President Aliyev had made the thrust of his speech of Turkic nations in Baku the case of Zangezur, complaining that “Zangezur cuts up the Turkic world.”

Commenting about Aliyev’s pitch about the region, Hakob Patalyan, a political analyst, said, “It is not the first time that Aliyev has expressed his ambitions for Zangezur. Even if Aliyev kept silent, Armenia and Armenians need to worry that Zangezur and Armenia itself will continue to remain a target for the Turkish-Azerbaijani tandem.”

The issue of Zangezur was raised by Aliyev even before this conference; in Ashgabat, Turkmenistan, for a recent conference of former Soviet republics. At that meeting, Aliyev blamed the Armenian government for honoring Garegin Njdeh, by erecting his monument in Yerevan. He characterized Njdeh as “a Nazi collaborator” but in fact, Njdeh is historically known as the defender of Zangezur.

Indeed, during the attack of the combined forces of the Bolsheviks and the Turks, in 1920, when the legitimate government lost control of its territory, it was Garegin Njdeh, with his battalion of fedayees who defended Zangezur, eventually integrating it into Armenia. Njdeh remains as the liberator of Zangezur in Armenian history.

But there is also truth to Njdeh’s collaboration with the Nazis and that is corroborated by Maria Zakharova, spokesperson of the Russian Foreign Ministry. Every time Armenian-Russian relations deteriorate, independent from Aliyev’s blame, Ms. Zakharova has asked for the removal of Njdeh’s monument outside the Armavir Armenian Church in Russia.

Armenia is surrounded by hostile nations and it is not in the interest of the government to give in to partisan zeal and allow Njdeh’s controversial monument to create political problems with the neighbors.

Unfortunately, Njdeh and General Dro, the hero of the Battle of Kara Kelisa in May 1918, both collaborated with the Nazis during World War II and we cannot justify nor explain those away.

The French Marshall Philippe Petain, the victor of the Battle of Verdun in 1916, was no less a hero than Njdeh or Dro.

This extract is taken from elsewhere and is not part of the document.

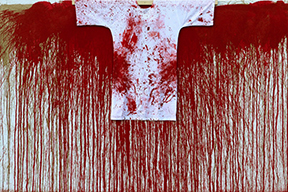 Hermann Nitsch  Schüttbild  2016 Acrylic on Jute with painted shirt 78.75 x 118 inches (200 x 300cm)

But he spoiled his reputation when Germans occupied France during World War II and put him at the head of the Vichy Government. After the war, he received a death sentence as a traitor.

History should be the judge of Petain, Njdeh and Dro, not political expediency.

When Aliyev accused Armenia in Ashgabat for honoring a Nazi collaborator, Prime Minister Pashinyan gave a valiant rebuke which made Armenians proud. He argued that Njdeh was fighting the Turks and that the Armenians fought heroically during the war and sacrificed 300,000 young men and women.

However, the true answer should have been that the Germans formed “national battalions” recruiting the captured Soviet POWs. They formed Russian, Azeri, Belorussian and other “national battalions” tasking them with the responsibility of “liberating” their respective homelands from the Soviet rule.

Thus, technically, all the POWs became Nazi collaborators.

Zangezur is an important strategic territory for Armenia and Azerbaijan. That is why all Armenians were up in arms when Robert Kocharyan almost gave the region of Meghri, on the southern tip of Zangezur at the Key West summit to Heydar Aliyev, the current Azeri president’s father, in exchange for Artsakh.

Turkey’s power is gaining momentum every day and Azerbaijan is deriving its intransigence from Turkey’s aggressive posture.

The Alliance of Turkic Nations not only threatens Armenia but also Russia and China, and that is where all the national interests converge.